··· Angezeigter Auszug

Ist das ein Halbgleiter? Ich kann es nicht beurteilen. Ich weiß nur, dass ich in Norwegen ein dem QS 410 fish sehr ähnliches Boot gefahren bin, dass überhaupt nicht in Vollgleitfahrt gehen wollte...


----------



## moborie (20. Februar 2013)

*AW: Quicksilver 410 Fish*

nach der Rumpfform vor allem im Heckbereich(flaches V)würde ich sagen,daß das Boot bei etwas Wellengang z.B. im Küstenbereich nicht zum Gleiten geeignet ist da der Rumpf in dem Fall sehr harte Stöße bekommt.Für ruhige Binnengewässer aber sicher  zu empfehlen!#h


----------



## Löwenbäcker (20. Februar 2013)

······
··· Erfasste Daten

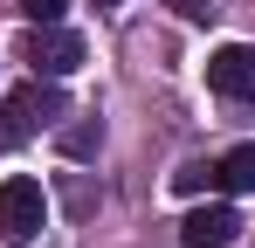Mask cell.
I'll return each instance as SVG.
<instances>
[{"mask_svg":"<svg viewBox=\"0 0 255 248\" xmlns=\"http://www.w3.org/2000/svg\"><path fill=\"white\" fill-rule=\"evenodd\" d=\"M0 118H7V138H35V131H48V124L69 118V97H62L55 76H35V83H21V90H7Z\"/></svg>","mask_w":255,"mask_h":248,"instance_id":"6da1fadb","label":"cell"},{"mask_svg":"<svg viewBox=\"0 0 255 248\" xmlns=\"http://www.w3.org/2000/svg\"><path fill=\"white\" fill-rule=\"evenodd\" d=\"M42 221H48V193L35 186V179H0V242H14V248H28L35 235H42Z\"/></svg>","mask_w":255,"mask_h":248,"instance_id":"7a4b0ae2","label":"cell"},{"mask_svg":"<svg viewBox=\"0 0 255 248\" xmlns=\"http://www.w3.org/2000/svg\"><path fill=\"white\" fill-rule=\"evenodd\" d=\"M21 62L35 69V76H69V69H83V35H69L62 21H35V35L21 41Z\"/></svg>","mask_w":255,"mask_h":248,"instance_id":"3957f363","label":"cell"},{"mask_svg":"<svg viewBox=\"0 0 255 248\" xmlns=\"http://www.w3.org/2000/svg\"><path fill=\"white\" fill-rule=\"evenodd\" d=\"M207 90L228 104H255V41H221L207 55Z\"/></svg>","mask_w":255,"mask_h":248,"instance_id":"277c9868","label":"cell"},{"mask_svg":"<svg viewBox=\"0 0 255 248\" xmlns=\"http://www.w3.org/2000/svg\"><path fill=\"white\" fill-rule=\"evenodd\" d=\"M235 235H242V214H235L228 200L193 207V214L179 221V248H235Z\"/></svg>","mask_w":255,"mask_h":248,"instance_id":"5b68a950","label":"cell"},{"mask_svg":"<svg viewBox=\"0 0 255 248\" xmlns=\"http://www.w3.org/2000/svg\"><path fill=\"white\" fill-rule=\"evenodd\" d=\"M214 186L221 193H255V145H235L228 159H214Z\"/></svg>","mask_w":255,"mask_h":248,"instance_id":"8992f818","label":"cell"},{"mask_svg":"<svg viewBox=\"0 0 255 248\" xmlns=\"http://www.w3.org/2000/svg\"><path fill=\"white\" fill-rule=\"evenodd\" d=\"M97 145H104V118H76L62 131V152H69V159H90Z\"/></svg>","mask_w":255,"mask_h":248,"instance_id":"52a82bcc","label":"cell"},{"mask_svg":"<svg viewBox=\"0 0 255 248\" xmlns=\"http://www.w3.org/2000/svg\"><path fill=\"white\" fill-rule=\"evenodd\" d=\"M172 186H179V193H200V186H214V165L207 159H186L179 172H172Z\"/></svg>","mask_w":255,"mask_h":248,"instance_id":"ba28073f","label":"cell"},{"mask_svg":"<svg viewBox=\"0 0 255 248\" xmlns=\"http://www.w3.org/2000/svg\"><path fill=\"white\" fill-rule=\"evenodd\" d=\"M62 7H69V0H21L28 21H62Z\"/></svg>","mask_w":255,"mask_h":248,"instance_id":"9c48e42d","label":"cell"},{"mask_svg":"<svg viewBox=\"0 0 255 248\" xmlns=\"http://www.w3.org/2000/svg\"><path fill=\"white\" fill-rule=\"evenodd\" d=\"M172 14H179V21H193V28H200V21H207L214 14V0H166Z\"/></svg>","mask_w":255,"mask_h":248,"instance_id":"30bf717a","label":"cell"},{"mask_svg":"<svg viewBox=\"0 0 255 248\" xmlns=\"http://www.w3.org/2000/svg\"><path fill=\"white\" fill-rule=\"evenodd\" d=\"M97 7H118V0H97Z\"/></svg>","mask_w":255,"mask_h":248,"instance_id":"8fae6325","label":"cell"}]
</instances>
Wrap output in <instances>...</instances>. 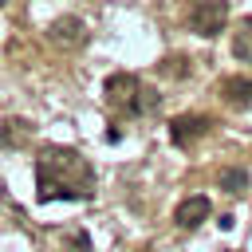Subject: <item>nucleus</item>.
Segmentation results:
<instances>
[{"mask_svg": "<svg viewBox=\"0 0 252 252\" xmlns=\"http://www.w3.org/2000/svg\"><path fill=\"white\" fill-rule=\"evenodd\" d=\"M35 185H39V201H87L94 197V169L79 150H63V146H47L35 158Z\"/></svg>", "mask_w": 252, "mask_h": 252, "instance_id": "nucleus-1", "label": "nucleus"}, {"mask_svg": "<svg viewBox=\"0 0 252 252\" xmlns=\"http://www.w3.org/2000/svg\"><path fill=\"white\" fill-rule=\"evenodd\" d=\"M224 24H228V4H224V0H197V4L189 8V28H193L197 35H205V39L220 35Z\"/></svg>", "mask_w": 252, "mask_h": 252, "instance_id": "nucleus-2", "label": "nucleus"}, {"mask_svg": "<svg viewBox=\"0 0 252 252\" xmlns=\"http://www.w3.org/2000/svg\"><path fill=\"white\" fill-rule=\"evenodd\" d=\"M138 75H130V71H114L106 83H102V94H106V102L110 106H118V110H130V102H134V94H138Z\"/></svg>", "mask_w": 252, "mask_h": 252, "instance_id": "nucleus-3", "label": "nucleus"}, {"mask_svg": "<svg viewBox=\"0 0 252 252\" xmlns=\"http://www.w3.org/2000/svg\"><path fill=\"white\" fill-rule=\"evenodd\" d=\"M47 39H51L55 47H79V43L87 39V24H83L79 16H59V20L47 28Z\"/></svg>", "mask_w": 252, "mask_h": 252, "instance_id": "nucleus-4", "label": "nucleus"}, {"mask_svg": "<svg viewBox=\"0 0 252 252\" xmlns=\"http://www.w3.org/2000/svg\"><path fill=\"white\" fill-rule=\"evenodd\" d=\"M209 118L205 114H181V118H173L169 122V138H173V146H193L201 134H209Z\"/></svg>", "mask_w": 252, "mask_h": 252, "instance_id": "nucleus-5", "label": "nucleus"}, {"mask_svg": "<svg viewBox=\"0 0 252 252\" xmlns=\"http://www.w3.org/2000/svg\"><path fill=\"white\" fill-rule=\"evenodd\" d=\"M213 213V205H209V197H185L181 205H177V213H173V220H177V228H197L205 217Z\"/></svg>", "mask_w": 252, "mask_h": 252, "instance_id": "nucleus-6", "label": "nucleus"}, {"mask_svg": "<svg viewBox=\"0 0 252 252\" xmlns=\"http://www.w3.org/2000/svg\"><path fill=\"white\" fill-rule=\"evenodd\" d=\"M220 98L232 106V110H252V79H224L220 83Z\"/></svg>", "mask_w": 252, "mask_h": 252, "instance_id": "nucleus-7", "label": "nucleus"}, {"mask_svg": "<svg viewBox=\"0 0 252 252\" xmlns=\"http://www.w3.org/2000/svg\"><path fill=\"white\" fill-rule=\"evenodd\" d=\"M28 138H32V122H24V118H4L0 122V146L4 150H20Z\"/></svg>", "mask_w": 252, "mask_h": 252, "instance_id": "nucleus-8", "label": "nucleus"}, {"mask_svg": "<svg viewBox=\"0 0 252 252\" xmlns=\"http://www.w3.org/2000/svg\"><path fill=\"white\" fill-rule=\"evenodd\" d=\"M232 59L240 63H252V16H244L232 32Z\"/></svg>", "mask_w": 252, "mask_h": 252, "instance_id": "nucleus-9", "label": "nucleus"}, {"mask_svg": "<svg viewBox=\"0 0 252 252\" xmlns=\"http://www.w3.org/2000/svg\"><path fill=\"white\" fill-rule=\"evenodd\" d=\"M217 185H220L224 193H244V189H248V169H240V165H228V169H220Z\"/></svg>", "mask_w": 252, "mask_h": 252, "instance_id": "nucleus-10", "label": "nucleus"}, {"mask_svg": "<svg viewBox=\"0 0 252 252\" xmlns=\"http://www.w3.org/2000/svg\"><path fill=\"white\" fill-rule=\"evenodd\" d=\"M161 106V94L154 91V87H138V94H134V102H130V114H154Z\"/></svg>", "mask_w": 252, "mask_h": 252, "instance_id": "nucleus-11", "label": "nucleus"}, {"mask_svg": "<svg viewBox=\"0 0 252 252\" xmlns=\"http://www.w3.org/2000/svg\"><path fill=\"white\" fill-rule=\"evenodd\" d=\"M63 252H91L87 232H71V236H67V244H63Z\"/></svg>", "mask_w": 252, "mask_h": 252, "instance_id": "nucleus-12", "label": "nucleus"}, {"mask_svg": "<svg viewBox=\"0 0 252 252\" xmlns=\"http://www.w3.org/2000/svg\"><path fill=\"white\" fill-rule=\"evenodd\" d=\"M161 71H165V75H177V79H181V75H185V59H181V55H177V59H165V63H161Z\"/></svg>", "mask_w": 252, "mask_h": 252, "instance_id": "nucleus-13", "label": "nucleus"}, {"mask_svg": "<svg viewBox=\"0 0 252 252\" xmlns=\"http://www.w3.org/2000/svg\"><path fill=\"white\" fill-rule=\"evenodd\" d=\"M0 4H4V0H0Z\"/></svg>", "mask_w": 252, "mask_h": 252, "instance_id": "nucleus-14", "label": "nucleus"}]
</instances>
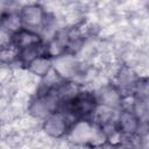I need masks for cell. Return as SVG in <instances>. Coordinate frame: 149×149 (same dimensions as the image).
<instances>
[{
  "label": "cell",
  "instance_id": "cell-1",
  "mask_svg": "<svg viewBox=\"0 0 149 149\" xmlns=\"http://www.w3.org/2000/svg\"><path fill=\"white\" fill-rule=\"evenodd\" d=\"M99 104L94 90L76 86L61 101L59 108L63 109L73 120L78 119H93Z\"/></svg>",
  "mask_w": 149,
  "mask_h": 149
},
{
  "label": "cell",
  "instance_id": "cell-2",
  "mask_svg": "<svg viewBox=\"0 0 149 149\" xmlns=\"http://www.w3.org/2000/svg\"><path fill=\"white\" fill-rule=\"evenodd\" d=\"M65 140L76 146L99 147L107 142V136L101 126L93 119L74 120L65 136Z\"/></svg>",
  "mask_w": 149,
  "mask_h": 149
},
{
  "label": "cell",
  "instance_id": "cell-3",
  "mask_svg": "<svg viewBox=\"0 0 149 149\" xmlns=\"http://www.w3.org/2000/svg\"><path fill=\"white\" fill-rule=\"evenodd\" d=\"M73 121L74 120L70 115H68L63 109L58 108L40 122L41 130L48 139L62 140L65 139Z\"/></svg>",
  "mask_w": 149,
  "mask_h": 149
},
{
  "label": "cell",
  "instance_id": "cell-4",
  "mask_svg": "<svg viewBox=\"0 0 149 149\" xmlns=\"http://www.w3.org/2000/svg\"><path fill=\"white\" fill-rule=\"evenodd\" d=\"M52 62V72L63 80H72L79 77L83 71V64L77 57V54L63 52L55 57H51Z\"/></svg>",
  "mask_w": 149,
  "mask_h": 149
},
{
  "label": "cell",
  "instance_id": "cell-5",
  "mask_svg": "<svg viewBox=\"0 0 149 149\" xmlns=\"http://www.w3.org/2000/svg\"><path fill=\"white\" fill-rule=\"evenodd\" d=\"M17 13L20 15L22 27L31 30H36L38 33L44 27L50 15V13L44 8V6H42L38 2H30L22 5L17 9Z\"/></svg>",
  "mask_w": 149,
  "mask_h": 149
},
{
  "label": "cell",
  "instance_id": "cell-6",
  "mask_svg": "<svg viewBox=\"0 0 149 149\" xmlns=\"http://www.w3.org/2000/svg\"><path fill=\"white\" fill-rule=\"evenodd\" d=\"M94 93L99 106L113 111H119L125 106V95L111 80L106 84H102L98 90H94Z\"/></svg>",
  "mask_w": 149,
  "mask_h": 149
},
{
  "label": "cell",
  "instance_id": "cell-7",
  "mask_svg": "<svg viewBox=\"0 0 149 149\" xmlns=\"http://www.w3.org/2000/svg\"><path fill=\"white\" fill-rule=\"evenodd\" d=\"M45 42L43 40V37L41 36V34L36 30H31L28 28L22 27L21 29H19L17 31H15L13 35H10L9 37V44L17 51L38 43Z\"/></svg>",
  "mask_w": 149,
  "mask_h": 149
},
{
  "label": "cell",
  "instance_id": "cell-8",
  "mask_svg": "<svg viewBox=\"0 0 149 149\" xmlns=\"http://www.w3.org/2000/svg\"><path fill=\"white\" fill-rule=\"evenodd\" d=\"M22 28L21 19L17 13V9L9 8L0 14V31L8 35H13L15 31Z\"/></svg>",
  "mask_w": 149,
  "mask_h": 149
},
{
  "label": "cell",
  "instance_id": "cell-9",
  "mask_svg": "<svg viewBox=\"0 0 149 149\" xmlns=\"http://www.w3.org/2000/svg\"><path fill=\"white\" fill-rule=\"evenodd\" d=\"M51 70H52L51 57L47 54L34 59L24 69V71H27L29 74H31L33 77H35L37 79H42V78L47 77L51 72Z\"/></svg>",
  "mask_w": 149,
  "mask_h": 149
}]
</instances>
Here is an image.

······

Zu erledigen =>
(1) Für welche Gewässer hält moborie das Boot laut dem Forumsauszug zum Quicksilver 410 Fish für empfehlenswert?
(2) Setze bitte den Forumsauszug zum Quicksilver 410 Fish nach seiner letzten Zeile fort.

Lösungen zur Übung =>
(1) Für ruhige Binnengewässer.

(2)
*AW: Quicksilver 410 Fish*

Ist es nicht so, dass ein Gleiter wie ein Keil nach hinten verlaufen sollte? Hier liegt der Heckbereich viel höher. Es gibt einen Absatz nach hinten. Das könnte das Boot mit dem Heck im Wasser kleben lassen. So wie in diesem Video.


----------



## Korken (21. Februar 2013)

*AW: Quicksilver 410 Fish*

wenn ich mir das Video anschaue, würde ich mal sagen: Untermotorisiert und die Posision des Steuermannes passt gar nicht. #d Also: Ein schönen Angelstuhl etwas weiter zur mitte und ein 20 PS Motor wären hier schon hilfreich.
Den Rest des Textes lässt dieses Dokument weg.